[Extractos de un conjunto de datos espaciales]

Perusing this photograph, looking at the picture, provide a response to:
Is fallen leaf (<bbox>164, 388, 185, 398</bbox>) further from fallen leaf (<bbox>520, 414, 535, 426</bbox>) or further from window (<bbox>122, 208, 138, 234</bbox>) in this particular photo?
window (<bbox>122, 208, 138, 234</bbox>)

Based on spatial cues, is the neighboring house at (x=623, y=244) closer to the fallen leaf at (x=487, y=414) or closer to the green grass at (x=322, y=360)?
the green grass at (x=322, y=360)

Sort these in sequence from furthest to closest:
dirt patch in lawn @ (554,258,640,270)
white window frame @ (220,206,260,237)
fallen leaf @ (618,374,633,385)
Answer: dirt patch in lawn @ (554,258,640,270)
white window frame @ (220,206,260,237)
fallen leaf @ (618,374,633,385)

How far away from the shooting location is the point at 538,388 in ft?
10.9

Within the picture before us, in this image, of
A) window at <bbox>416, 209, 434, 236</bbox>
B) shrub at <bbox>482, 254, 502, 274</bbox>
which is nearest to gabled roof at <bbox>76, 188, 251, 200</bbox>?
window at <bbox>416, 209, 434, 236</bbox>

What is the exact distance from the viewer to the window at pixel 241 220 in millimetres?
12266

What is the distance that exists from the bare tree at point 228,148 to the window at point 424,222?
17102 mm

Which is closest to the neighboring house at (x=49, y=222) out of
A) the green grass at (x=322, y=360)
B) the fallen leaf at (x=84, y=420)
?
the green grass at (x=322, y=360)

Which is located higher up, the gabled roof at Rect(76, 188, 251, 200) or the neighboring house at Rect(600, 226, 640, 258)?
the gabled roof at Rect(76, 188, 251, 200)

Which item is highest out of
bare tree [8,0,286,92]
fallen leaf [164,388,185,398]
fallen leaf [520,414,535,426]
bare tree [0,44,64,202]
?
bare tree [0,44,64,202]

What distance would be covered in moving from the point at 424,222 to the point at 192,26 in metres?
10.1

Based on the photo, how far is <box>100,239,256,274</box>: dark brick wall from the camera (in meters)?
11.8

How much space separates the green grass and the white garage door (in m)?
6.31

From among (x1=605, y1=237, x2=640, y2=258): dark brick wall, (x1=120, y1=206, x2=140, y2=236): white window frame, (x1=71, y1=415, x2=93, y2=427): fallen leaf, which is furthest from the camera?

_Ejercicio escrito_
Reescribe todos los datos de arriba y sustituye "dark brick wall" por "dark stone wall" sin cambiar nada más.

_Respuesta al ejercicio_
Perusing this photograph, looking at the picture, provide a response to:
Is fallen leaf (<bbox>164, 388, 185, 398</bbox>) further from fallen leaf (<bbox>520, 414, 535, 426</bbox>) or further from window (<bbox>122, 208, 138, 234</bbox>) in this particular photo?
window (<bbox>122, 208, 138, 234</bbox>)

Based on spatial cues, is the neighboring house at (x=623, y=244) closer to the fallen leaf at (x=487, y=414) or closer to the green grass at (x=322, y=360)?
the green grass at (x=322, y=360)

Sort these in sequence from furthest to closest:
dirt patch in lawn @ (554,258,640,270)
white window frame @ (220,206,260,237)
fallen leaf @ (618,374,633,385)
Answer: dirt patch in lawn @ (554,258,640,270)
white window frame @ (220,206,260,237)
fallen leaf @ (618,374,633,385)

How far away from the shooting location is the point at 538,388 in ft?
10.9

Within the picture before us, in this image, of
A) window at <bbox>416, 209, 434, 236</bbox>
B) shrub at <bbox>482, 254, 502, 274</bbox>
which is nearest to gabled roof at <bbox>76, 188, 251, 200</bbox>?
window at <bbox>416, 209, 434, 236</bbox>

What is the exact distance from the viewer to the window at pixel 241 220 in millimetres?
12266

What is the distance that exists from the bare tree at point 228,148 to the window at point 424,222?
17102 mm

Which is closest to the neighboring house at (x=49, y=222) out of
A) the green grass at (x=322, y=360)
B) the fallen leaf at (x=84, y=420)
?
the green grass at (x=322, y=360)

Which is located higher up, the gabled roof at Rect(76, 188, 251, 200) or the neighboring house at Rect(600, 226, 640, 258)?
the gabled roof at Rect(76, 188, 251, 200)

Which item is highest out of
bare tree [8,0,286,92]
fallen leaf [164,388,185,398]
fallen leaf [520,414,535,426]
bare tree [0,44,64,202]
?
bare tree [0,44,64,202]

What distance would be covered in moving from the point at 424,222 to the point at 192,26 in metres?
10.1

Based on the photo, how far is <box>100,239,256,274</box>: dark stone wall from the camera (in meters)?
11.8

How much space separates the green grass and the white garage door (in m)?
6.31

From among (x1=605, y1=237, x2=640, y2=258): dark stone wall, (x1=120, y1=206, x2=140, y2=236): white window frame, (x1=71, y1=415, x2=93, y2=427): fallen leaf, which is furthest from the camera?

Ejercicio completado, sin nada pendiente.